Tuesday, 23 April 2024

Deutsche Bank appoints Atul Jain and Oliver Resovac to head trade finance and lending

5 min read

Deutsche Bank has appointed Atul Jain and Oliver Resovac to jointly head the bank’s trade finance and lending (TF&L) business.

Stefan Hoops, head of corporate bank at Deutsche Bank said, “The appointment of Jain and Resovac from within the bank demonstrates our expert bench strengths in trade finance. As global hausbank to many of the world’s most international corporates securing trade flows has become core and centre to us given the current political environment. With this co-leadership structure and Jain’s and Resovac’s home base in Germany and Asia Pacific, we are ideally positioned to further benefit from the growing importance of Asia Pacific for global trade”.

With more than 20 years of experience across Deutsche Banks’s corporate and investment banking, both in the US and in Asia-Pacific, Jain is one of the bank’s most seasoned trade finance experts. He currently runs the bank’s Asia-Pacific trade finance and lending business. Jain is based in Singapore.

Resovac has been with Deutsche Bank in London and Frankfurt for more than 20 years. He joined the corporate bank from the bank’s investment bank where he was previously head of illiquid and complex risk. Resovac will be based in Frankfurt.

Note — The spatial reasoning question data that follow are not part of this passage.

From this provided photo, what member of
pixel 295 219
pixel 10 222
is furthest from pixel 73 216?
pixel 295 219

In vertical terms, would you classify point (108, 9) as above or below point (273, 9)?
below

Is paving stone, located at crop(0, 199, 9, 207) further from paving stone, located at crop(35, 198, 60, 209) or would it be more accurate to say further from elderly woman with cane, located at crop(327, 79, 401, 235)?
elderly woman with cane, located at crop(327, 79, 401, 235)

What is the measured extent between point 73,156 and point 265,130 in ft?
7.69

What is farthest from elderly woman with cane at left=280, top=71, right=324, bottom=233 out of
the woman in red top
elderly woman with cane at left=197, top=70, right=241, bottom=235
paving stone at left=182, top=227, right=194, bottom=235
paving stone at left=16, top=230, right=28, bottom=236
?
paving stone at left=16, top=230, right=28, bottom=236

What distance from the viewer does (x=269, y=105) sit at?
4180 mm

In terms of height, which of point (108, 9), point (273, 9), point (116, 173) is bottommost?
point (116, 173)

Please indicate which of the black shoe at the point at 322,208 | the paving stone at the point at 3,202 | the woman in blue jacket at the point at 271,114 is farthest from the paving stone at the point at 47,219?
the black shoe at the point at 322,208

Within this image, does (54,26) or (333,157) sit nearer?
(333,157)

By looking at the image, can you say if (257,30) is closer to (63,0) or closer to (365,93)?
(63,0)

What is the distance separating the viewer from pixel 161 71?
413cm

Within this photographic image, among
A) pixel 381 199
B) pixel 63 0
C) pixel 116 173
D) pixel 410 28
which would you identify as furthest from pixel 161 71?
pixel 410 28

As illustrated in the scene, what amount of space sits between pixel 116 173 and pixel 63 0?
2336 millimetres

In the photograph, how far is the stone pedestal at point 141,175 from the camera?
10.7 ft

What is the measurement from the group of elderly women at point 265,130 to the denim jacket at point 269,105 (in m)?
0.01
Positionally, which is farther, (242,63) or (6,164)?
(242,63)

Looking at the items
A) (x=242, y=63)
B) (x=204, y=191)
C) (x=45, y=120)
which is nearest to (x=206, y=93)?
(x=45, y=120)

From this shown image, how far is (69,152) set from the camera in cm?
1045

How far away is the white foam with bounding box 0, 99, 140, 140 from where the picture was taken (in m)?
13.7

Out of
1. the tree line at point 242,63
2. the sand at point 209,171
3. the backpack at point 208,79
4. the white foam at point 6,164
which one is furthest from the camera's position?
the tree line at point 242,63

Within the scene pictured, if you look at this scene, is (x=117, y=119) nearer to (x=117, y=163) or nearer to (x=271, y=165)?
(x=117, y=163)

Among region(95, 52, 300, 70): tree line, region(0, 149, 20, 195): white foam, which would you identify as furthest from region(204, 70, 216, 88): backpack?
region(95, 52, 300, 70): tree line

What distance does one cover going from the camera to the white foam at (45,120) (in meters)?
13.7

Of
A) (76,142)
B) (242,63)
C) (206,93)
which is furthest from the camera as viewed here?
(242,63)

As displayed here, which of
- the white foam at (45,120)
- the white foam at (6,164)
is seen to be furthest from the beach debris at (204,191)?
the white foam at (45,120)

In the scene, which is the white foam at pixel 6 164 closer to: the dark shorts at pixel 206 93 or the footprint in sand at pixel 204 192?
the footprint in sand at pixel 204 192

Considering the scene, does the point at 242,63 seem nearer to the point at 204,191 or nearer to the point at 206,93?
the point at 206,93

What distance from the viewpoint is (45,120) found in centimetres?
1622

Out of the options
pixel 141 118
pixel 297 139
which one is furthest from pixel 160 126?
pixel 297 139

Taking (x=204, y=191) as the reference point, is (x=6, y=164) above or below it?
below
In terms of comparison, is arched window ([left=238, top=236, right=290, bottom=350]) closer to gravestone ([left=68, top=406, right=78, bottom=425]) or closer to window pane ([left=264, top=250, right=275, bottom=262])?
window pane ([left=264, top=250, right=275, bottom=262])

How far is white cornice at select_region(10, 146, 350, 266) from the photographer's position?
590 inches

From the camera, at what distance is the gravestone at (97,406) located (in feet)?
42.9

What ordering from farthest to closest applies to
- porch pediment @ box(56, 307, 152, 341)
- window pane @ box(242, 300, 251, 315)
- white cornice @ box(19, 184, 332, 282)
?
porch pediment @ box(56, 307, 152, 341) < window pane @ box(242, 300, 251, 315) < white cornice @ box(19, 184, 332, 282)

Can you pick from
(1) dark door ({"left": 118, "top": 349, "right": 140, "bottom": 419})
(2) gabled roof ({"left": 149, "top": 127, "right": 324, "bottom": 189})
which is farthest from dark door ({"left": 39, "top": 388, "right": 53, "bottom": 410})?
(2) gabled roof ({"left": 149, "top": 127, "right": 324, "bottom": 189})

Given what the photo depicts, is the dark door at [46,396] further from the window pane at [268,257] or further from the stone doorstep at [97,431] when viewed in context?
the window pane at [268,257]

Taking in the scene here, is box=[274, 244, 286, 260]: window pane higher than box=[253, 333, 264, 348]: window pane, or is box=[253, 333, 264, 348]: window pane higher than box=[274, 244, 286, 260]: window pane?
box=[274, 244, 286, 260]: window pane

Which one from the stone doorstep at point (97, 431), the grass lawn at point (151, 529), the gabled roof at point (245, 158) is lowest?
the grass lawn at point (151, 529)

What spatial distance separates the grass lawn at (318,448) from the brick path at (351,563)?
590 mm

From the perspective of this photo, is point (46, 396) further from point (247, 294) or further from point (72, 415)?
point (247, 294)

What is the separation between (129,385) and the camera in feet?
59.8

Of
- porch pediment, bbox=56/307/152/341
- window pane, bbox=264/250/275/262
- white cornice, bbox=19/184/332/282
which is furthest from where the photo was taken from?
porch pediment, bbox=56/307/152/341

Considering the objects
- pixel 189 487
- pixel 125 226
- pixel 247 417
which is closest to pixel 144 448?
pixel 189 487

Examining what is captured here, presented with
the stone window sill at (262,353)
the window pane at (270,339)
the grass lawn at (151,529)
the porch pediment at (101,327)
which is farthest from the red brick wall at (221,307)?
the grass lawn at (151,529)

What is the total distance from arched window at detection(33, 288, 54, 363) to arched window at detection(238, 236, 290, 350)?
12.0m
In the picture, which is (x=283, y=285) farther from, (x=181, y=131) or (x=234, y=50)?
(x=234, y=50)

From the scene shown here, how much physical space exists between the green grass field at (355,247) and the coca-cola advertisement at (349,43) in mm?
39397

Trade finance business for banks has undergone enormous change over the past few years as technology, geopolitics, the pandemic and technology have rearranged the competitive landscape together with increased levels and complexity of risk. The co-head structure for the bank’s trade finance business reflects those changes.

The trade finance landscape is bigger – there is more global trade
In 2021, trade finance volumes bounced back from the pandemic’s impact, with the United Nations Conference on Trade and Development (UNCTAD) recording an all-time high of $28.5 trillion, an increase of almost 13% on pre-pandemic levels.

Structured financing has become more demanding
As demand for infrastructure financing ramps up and geopolitical tensions highlight possible commodities security issues, structured commodity trade finance deals and structured export finance deals are increasingly in demand. In particular, as they provide the opportunity to deliver ESG-aligned structures for corporate and institutional clients that make it possible to align sustainable behaviour with lending terms.